### Your instructions
Carry over the lines of the records from the line with "What measure of distance lies" up to and including the line with "3.05 metres", requests included, adding 106 to every distance given in the answers. Leave the pictures out of your answer.

[Visual spatial reasoning items]
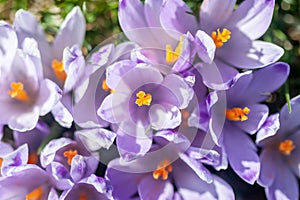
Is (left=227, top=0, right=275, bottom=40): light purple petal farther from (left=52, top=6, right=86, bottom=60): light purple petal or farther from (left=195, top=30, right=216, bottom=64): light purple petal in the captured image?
(left=52, top=6, right=86, bottom=60): light purple petal

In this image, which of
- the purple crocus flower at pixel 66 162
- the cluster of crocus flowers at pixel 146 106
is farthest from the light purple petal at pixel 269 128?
the purple crocus flower at pixel 66 162

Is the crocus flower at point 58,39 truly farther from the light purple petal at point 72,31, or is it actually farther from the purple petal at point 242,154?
the purple petal at point 242,154

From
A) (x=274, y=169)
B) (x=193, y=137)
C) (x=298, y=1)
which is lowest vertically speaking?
(x=274, y=169)

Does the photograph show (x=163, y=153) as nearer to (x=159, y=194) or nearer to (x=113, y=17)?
(x=159, y=194)

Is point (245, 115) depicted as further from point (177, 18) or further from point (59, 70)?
point (59, 70)

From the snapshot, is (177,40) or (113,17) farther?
(113,17)

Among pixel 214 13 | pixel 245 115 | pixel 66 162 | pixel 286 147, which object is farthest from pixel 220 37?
pixel 66 162

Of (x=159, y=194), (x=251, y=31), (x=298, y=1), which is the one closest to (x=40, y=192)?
(x=159, y=194)
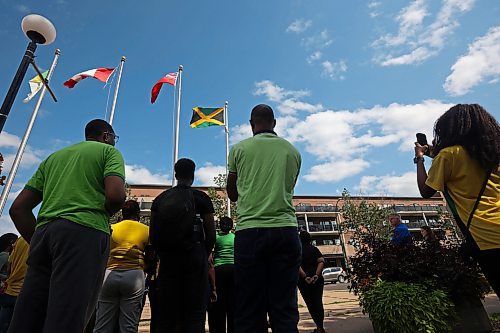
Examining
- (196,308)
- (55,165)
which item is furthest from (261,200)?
(55,165)

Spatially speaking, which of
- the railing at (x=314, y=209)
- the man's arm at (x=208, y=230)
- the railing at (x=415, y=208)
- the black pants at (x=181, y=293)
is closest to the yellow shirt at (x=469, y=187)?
the man's arm at (x=208, y=230)

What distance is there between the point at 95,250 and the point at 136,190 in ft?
145

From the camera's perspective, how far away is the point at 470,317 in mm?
3820

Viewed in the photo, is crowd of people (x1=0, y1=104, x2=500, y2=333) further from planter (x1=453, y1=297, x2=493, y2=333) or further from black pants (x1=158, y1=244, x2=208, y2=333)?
planter (x1=453, y1=297, x2=493, y2=333)

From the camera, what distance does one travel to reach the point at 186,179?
3.09 meters

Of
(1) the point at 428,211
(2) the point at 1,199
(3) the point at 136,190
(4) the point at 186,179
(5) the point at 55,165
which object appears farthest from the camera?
(1) the point at 428,211

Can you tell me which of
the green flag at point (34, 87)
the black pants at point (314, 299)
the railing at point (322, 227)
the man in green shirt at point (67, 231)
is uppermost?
the railing at point (322, 227)

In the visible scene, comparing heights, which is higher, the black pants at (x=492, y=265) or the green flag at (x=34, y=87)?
the green flag at (x=34, y=87)

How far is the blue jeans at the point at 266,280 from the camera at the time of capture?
2.00 metres

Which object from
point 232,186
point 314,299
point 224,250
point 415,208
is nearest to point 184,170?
point 232,186

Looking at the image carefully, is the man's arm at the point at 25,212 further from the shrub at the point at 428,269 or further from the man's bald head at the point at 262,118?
the shrub at the point at 428,269

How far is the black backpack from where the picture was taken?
2646 millimetres

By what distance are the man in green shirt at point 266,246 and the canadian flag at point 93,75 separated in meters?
11.5

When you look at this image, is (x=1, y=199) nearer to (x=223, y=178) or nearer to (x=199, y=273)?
(x=199, y=273)
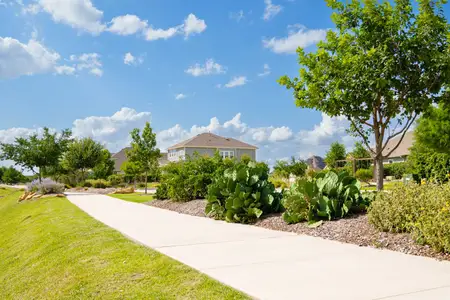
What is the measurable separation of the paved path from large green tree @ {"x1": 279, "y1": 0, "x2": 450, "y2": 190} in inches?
241

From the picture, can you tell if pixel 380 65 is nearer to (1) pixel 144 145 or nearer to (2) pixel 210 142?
(1) pixel 144 145

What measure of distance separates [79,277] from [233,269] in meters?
2.18

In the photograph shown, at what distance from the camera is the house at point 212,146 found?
58719 millimetres

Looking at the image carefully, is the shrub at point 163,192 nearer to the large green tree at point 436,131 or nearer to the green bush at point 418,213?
the green bush at point 418,213

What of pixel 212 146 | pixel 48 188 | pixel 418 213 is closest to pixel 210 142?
pixel 212 146

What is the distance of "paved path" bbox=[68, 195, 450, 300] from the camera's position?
13.1ft

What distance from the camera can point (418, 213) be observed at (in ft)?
20.5

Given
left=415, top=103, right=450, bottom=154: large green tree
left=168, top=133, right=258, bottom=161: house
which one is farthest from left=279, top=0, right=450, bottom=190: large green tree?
left=168, top=133, right=258, bottom=161: house

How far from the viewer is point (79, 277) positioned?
5.54 meters

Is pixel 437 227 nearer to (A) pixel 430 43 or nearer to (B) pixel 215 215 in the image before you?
(B) pixel 215 215

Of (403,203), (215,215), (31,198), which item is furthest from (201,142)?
(403,203)

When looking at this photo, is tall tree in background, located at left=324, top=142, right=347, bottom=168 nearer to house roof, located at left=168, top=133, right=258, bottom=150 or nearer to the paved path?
house roof, located at left=168, top=133, right=258, bottom=150

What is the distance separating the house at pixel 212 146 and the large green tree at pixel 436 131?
32.2m

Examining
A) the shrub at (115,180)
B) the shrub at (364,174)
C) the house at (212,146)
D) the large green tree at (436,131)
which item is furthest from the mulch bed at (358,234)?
the house at (212,146)
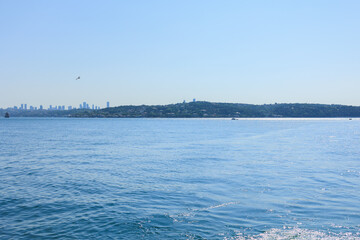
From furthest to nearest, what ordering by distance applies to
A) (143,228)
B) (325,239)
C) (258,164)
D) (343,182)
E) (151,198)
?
(258,164)
(343,182)
(151,198)
(143,228)
(325,239)

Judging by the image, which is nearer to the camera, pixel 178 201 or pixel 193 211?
pixel 193 211

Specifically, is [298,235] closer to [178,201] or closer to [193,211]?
[193,211]

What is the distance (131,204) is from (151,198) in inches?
62.2

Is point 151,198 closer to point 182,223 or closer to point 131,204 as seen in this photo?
point 131,204

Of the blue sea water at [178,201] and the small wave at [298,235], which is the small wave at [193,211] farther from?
the small wave at [298,235]

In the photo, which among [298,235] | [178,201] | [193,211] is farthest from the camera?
[178,201]

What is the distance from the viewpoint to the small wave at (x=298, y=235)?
36.4 ft

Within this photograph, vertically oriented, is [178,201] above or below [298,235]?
below

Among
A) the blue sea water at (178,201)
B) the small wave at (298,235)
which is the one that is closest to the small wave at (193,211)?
the blue sea water at (178,201)

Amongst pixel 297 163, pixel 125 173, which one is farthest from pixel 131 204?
pixel 297 163

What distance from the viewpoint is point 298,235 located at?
1140 cm

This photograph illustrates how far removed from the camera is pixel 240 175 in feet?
79.3

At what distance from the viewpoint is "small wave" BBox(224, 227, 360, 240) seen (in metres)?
11.1

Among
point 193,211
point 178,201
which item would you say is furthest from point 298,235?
point 178,201
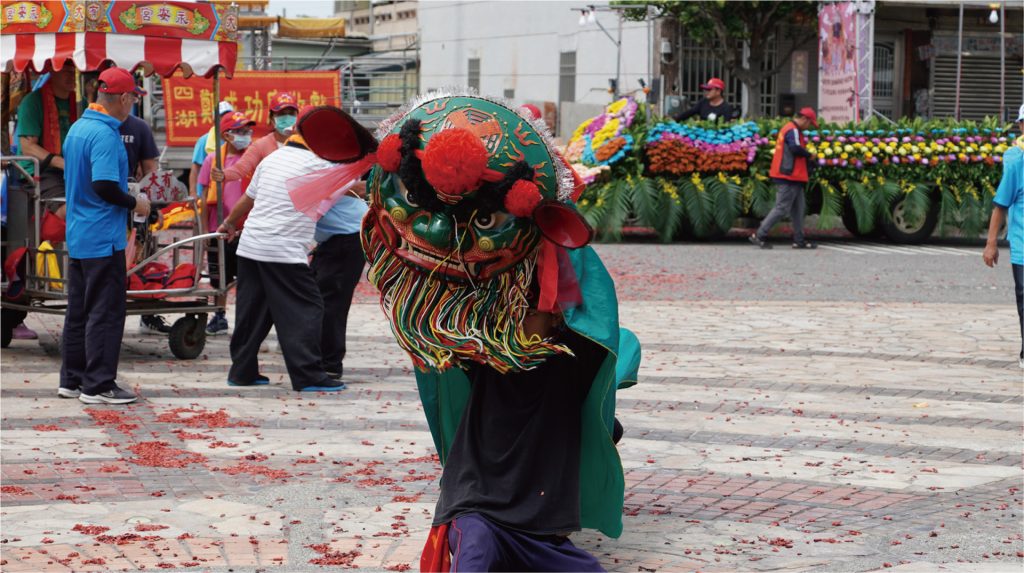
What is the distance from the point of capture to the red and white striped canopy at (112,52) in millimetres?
9141

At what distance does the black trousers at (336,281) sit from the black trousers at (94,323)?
128 cm

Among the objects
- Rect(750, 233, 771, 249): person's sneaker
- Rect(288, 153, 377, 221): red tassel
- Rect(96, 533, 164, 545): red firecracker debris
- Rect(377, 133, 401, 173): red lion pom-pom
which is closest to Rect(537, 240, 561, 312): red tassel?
Rect(377, 133, 401, 173): red lion pom-pom

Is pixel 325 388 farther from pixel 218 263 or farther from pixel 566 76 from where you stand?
pixel 566 76

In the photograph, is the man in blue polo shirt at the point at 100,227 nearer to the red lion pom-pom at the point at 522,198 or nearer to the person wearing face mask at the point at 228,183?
the person wearing face mask at the point at 228,183

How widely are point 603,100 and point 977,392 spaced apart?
18.7 meters

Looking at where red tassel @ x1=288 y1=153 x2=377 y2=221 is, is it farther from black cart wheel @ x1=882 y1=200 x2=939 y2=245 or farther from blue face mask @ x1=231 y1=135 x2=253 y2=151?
black cart wheel @ x1=882 y1=200 x2=939 y2=245

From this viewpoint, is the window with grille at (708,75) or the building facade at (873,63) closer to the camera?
the building facade at (873,63)

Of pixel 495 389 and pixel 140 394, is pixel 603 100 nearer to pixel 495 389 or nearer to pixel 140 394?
pixel 140 394

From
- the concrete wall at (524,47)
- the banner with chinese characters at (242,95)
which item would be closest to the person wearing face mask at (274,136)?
the banner with chinese characters at (242,95)

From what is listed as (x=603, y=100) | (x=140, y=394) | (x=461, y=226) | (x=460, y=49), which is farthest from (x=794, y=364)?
(x=460, y=49)

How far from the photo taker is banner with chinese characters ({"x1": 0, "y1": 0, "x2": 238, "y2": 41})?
30.1 feet

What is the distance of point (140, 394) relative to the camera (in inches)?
325

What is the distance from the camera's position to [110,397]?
7871mm

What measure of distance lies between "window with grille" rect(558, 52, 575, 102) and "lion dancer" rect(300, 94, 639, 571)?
936 inches
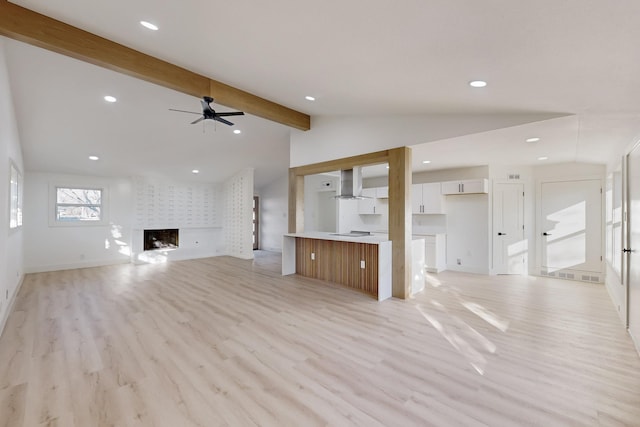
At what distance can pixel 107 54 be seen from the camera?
3.05 metres

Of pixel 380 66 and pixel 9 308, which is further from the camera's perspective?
pixel 9 308

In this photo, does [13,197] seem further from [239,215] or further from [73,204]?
[239,215]

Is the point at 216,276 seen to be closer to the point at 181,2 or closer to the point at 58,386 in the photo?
the point at 58,386

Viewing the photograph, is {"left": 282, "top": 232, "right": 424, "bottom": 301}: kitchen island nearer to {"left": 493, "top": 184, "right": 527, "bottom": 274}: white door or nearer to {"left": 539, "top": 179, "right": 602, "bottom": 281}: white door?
{"left": 493, "top": 184, "right": 527, "bottom": 274}: white door

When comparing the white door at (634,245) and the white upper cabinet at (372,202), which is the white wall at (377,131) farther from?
the white upper cabinet at (372,202)

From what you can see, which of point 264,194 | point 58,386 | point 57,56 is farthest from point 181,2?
point 264,194

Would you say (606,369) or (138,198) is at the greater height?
(138,198)

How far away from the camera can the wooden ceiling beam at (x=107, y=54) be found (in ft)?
8.50

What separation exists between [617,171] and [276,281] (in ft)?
18.4

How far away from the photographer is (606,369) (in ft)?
7.72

### Solution for this problem
What measure of distance lies between "window with grille" rect(558, 52, 575, 102) and "lion dancer" rect(300, 94, 639, 571)?
1042 inches
At what distance can pixel 107 54 be seen from the camera?
109.05 metres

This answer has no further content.